- [Requirements]
Answer these questions about the DTrace patch below:
1. Which map already reserves a block of memory at the end of its value?
2. Which function should be called to get the pointer to the block of zeros?
3. How many files were changed, with how many insertions and deletions?

- [Page text]

[DTrace-devel] [PATCH] Add a block of zeroes to use to initialize BPF maps

Kris Van Hees kris.van.hees at oracle.com
Wed Aug 3 16:34:41 UTC 2022


There are cases in BPF code where we want to read a contiguous block of
zeroes.  Since the block is read-only, it can be shared among all CPUs and
among multiple purposes to save BPF map space (locked memory).  Create such
a block.

The 'strtab' map is a BPF_MAP_TYPE_ARRAY map that already reserves a block
memory at the end of its value to placate the BPF verifier, so we can just
use that (and enlarge it if needed).

For code generation, we need to know the offset of this region in the
strtab.  The offset cannot be known until after compilation, so the
relocation mechanism is used to patch in its value..

The dt_cg_zerosptr() function should be called to obtain the pointer value
to the memory block of zeros.  It will be stored in the given register.

Signed-off-by: Eugene Loh <eugene.loh at oracle.com>
Signed-off-by: Kris Van Hees <kris.van.hees at oracle.com>
Reviewed-by: Kris Van Hees <kris.van.hees at oracle.com>
---
 libdtrace/dt_bpf.c   | 30 +++++++++++++++++-------------
 libdtrace/dt_bpf.h   |  1 +
 libdtrace/dt_cc.c    |  3 +++
 libdtrace/dt_cg.c    | 14 ++++++++++++++
 libdtrace/dt_dlibs.c |  1 +
 libdtrace/dt_impl.h  |  2 ++
 6 files changed, 38 insertions(+), 13 deletions(-)

diff --git a/libdtrace/dt_bpf.c b/libdtrace/dt_bpf.c
index 94879b4e..17562b9d 100644
--- a/libdtrace/dt_bpf.c
+++ b/libdtrace/dt_bpf.c
@@ -292,7 +292,7 @@ populate_probes_map(dtrace_hdl_t *dtp, int fd)
  *		element (key 0).  Every aggregation is stored with two copies
  *		of its data to provide a lockless latch-based mechanism for
  *		atomic reading and writing.
- * - specs:     Map associating speculation IDs with a dt_bpf_specs_t struct
+ * - specs:	Map associating speculation IDs with a dt_bpf_specs_t struct
  *		giving the number of buffers speculated into for this
  *		speculation, and the number drained by userspace.
  * - buffers:	Perf event output buffer map, associating a perf event output
@@ -307,14 +307,16 @@ populate_probes_map(dtrace_hdl_t *dtp, int fd)
  *		buffer, and temporary storage for stack traces, string
  *		manipulation, etc.
  * - scratchmem: Storage for alloca() and other per-clause scratch space,
- *               implemented just as for mem.

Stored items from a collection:
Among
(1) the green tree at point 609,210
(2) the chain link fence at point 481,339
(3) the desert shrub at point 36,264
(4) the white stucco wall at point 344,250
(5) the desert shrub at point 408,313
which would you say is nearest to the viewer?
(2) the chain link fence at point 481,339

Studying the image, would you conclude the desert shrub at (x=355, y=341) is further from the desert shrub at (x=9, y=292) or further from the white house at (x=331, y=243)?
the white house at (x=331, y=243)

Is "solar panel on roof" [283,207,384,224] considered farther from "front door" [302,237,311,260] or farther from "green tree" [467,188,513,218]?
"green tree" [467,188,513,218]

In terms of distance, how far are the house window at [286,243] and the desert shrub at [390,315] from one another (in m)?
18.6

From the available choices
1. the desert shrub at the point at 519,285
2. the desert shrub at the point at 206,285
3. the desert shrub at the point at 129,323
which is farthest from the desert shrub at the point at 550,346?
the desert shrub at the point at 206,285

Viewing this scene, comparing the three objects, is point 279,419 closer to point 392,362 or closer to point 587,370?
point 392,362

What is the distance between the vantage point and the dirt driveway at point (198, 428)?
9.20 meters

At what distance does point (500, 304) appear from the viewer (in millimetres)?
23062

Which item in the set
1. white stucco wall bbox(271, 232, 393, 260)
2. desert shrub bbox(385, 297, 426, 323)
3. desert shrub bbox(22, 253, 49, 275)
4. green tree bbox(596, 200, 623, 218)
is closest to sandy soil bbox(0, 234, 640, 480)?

- [Solution for this problem]
1. The 'strtab' map, a BPF_MAP_TYPE_ARRAY map.
2. dt_cg_zerosptr()
3. 6 files changed, with 38 insertions and 13 deletions.